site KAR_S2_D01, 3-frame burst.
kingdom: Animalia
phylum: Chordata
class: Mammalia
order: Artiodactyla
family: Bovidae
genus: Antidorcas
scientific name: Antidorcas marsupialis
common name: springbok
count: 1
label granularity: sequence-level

========================================

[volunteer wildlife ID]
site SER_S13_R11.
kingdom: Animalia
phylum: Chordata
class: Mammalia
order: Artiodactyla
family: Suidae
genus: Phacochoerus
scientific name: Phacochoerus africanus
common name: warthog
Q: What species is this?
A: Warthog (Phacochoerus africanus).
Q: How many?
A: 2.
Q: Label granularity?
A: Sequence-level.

========================================

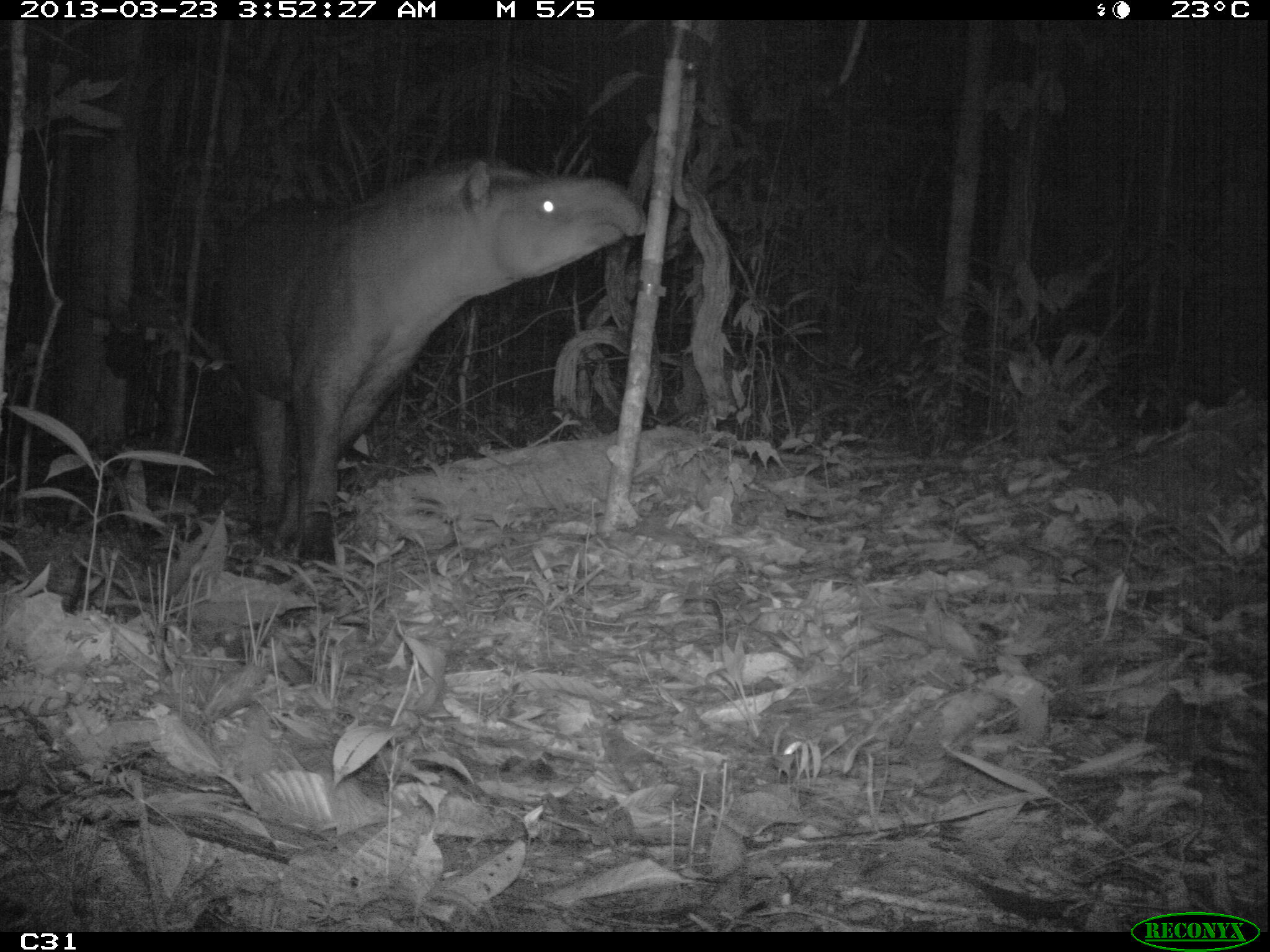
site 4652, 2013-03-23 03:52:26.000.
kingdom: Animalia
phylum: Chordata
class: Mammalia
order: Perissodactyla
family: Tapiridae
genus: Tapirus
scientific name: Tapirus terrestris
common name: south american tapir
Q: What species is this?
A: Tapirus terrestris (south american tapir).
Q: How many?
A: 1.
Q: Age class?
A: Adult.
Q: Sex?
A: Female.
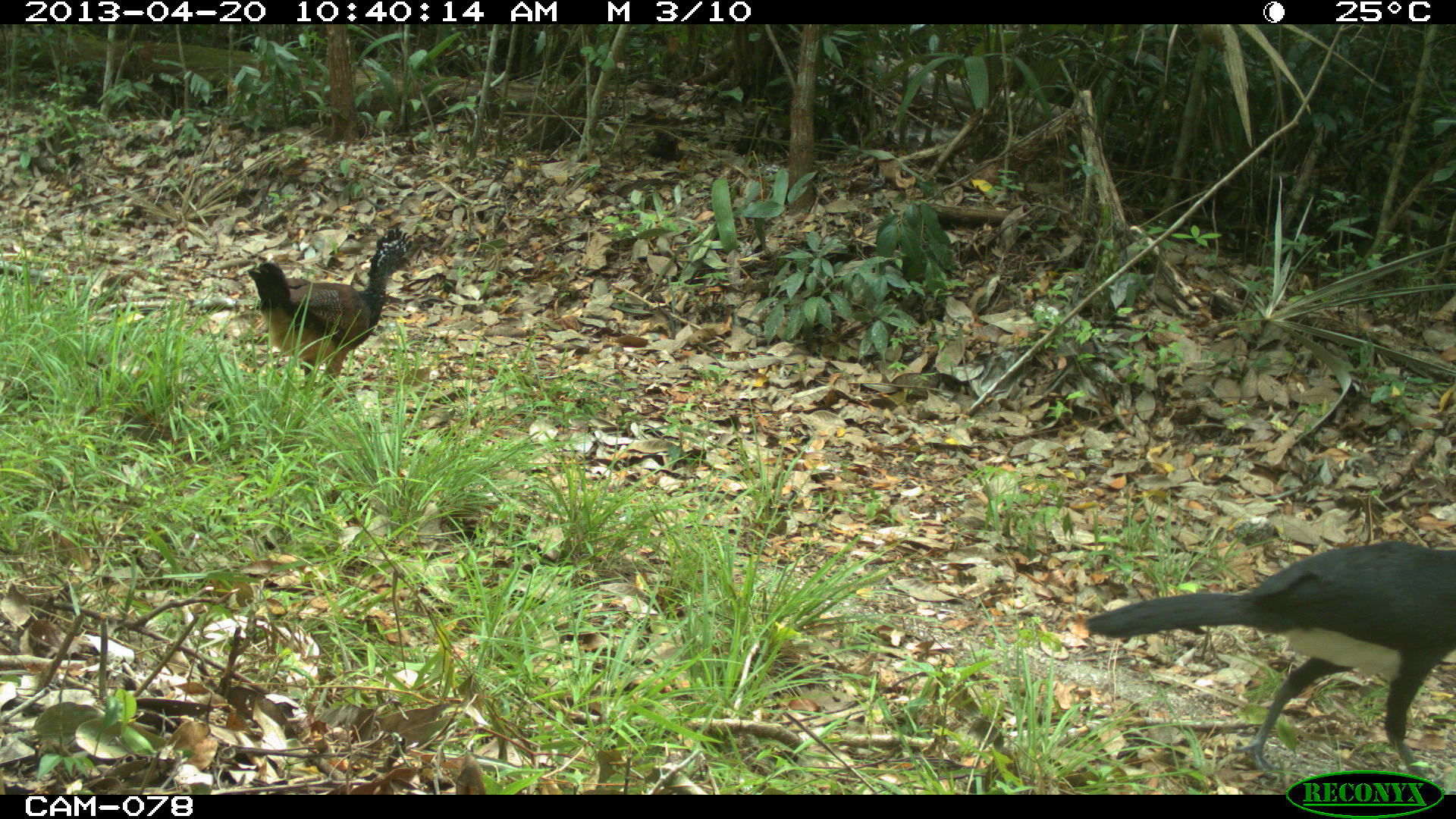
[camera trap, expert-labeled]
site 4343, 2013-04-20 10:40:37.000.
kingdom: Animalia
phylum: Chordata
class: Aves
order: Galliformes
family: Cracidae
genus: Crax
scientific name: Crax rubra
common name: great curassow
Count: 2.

========================================

Of the lines above, extract only those from the line with "[volunteer wildlife ID]" to the line with "A: Sequence-level.", both included, exactly as written.

[volunteer wildlife ID]
site SER_S13_R11.
kingdom: Animalia
phylum: Chordata
class: Mammalia
order: Artiodactyla
family: Suidae
genus: Phacochoerus
scientific name: Phacochoerus africanus
common name: warthog
Q: What species is this?
A: Warthog (Phacochoerus africanus).
Q: How many?
A: 2.
Q: Label granularity?
A: Sequence-level.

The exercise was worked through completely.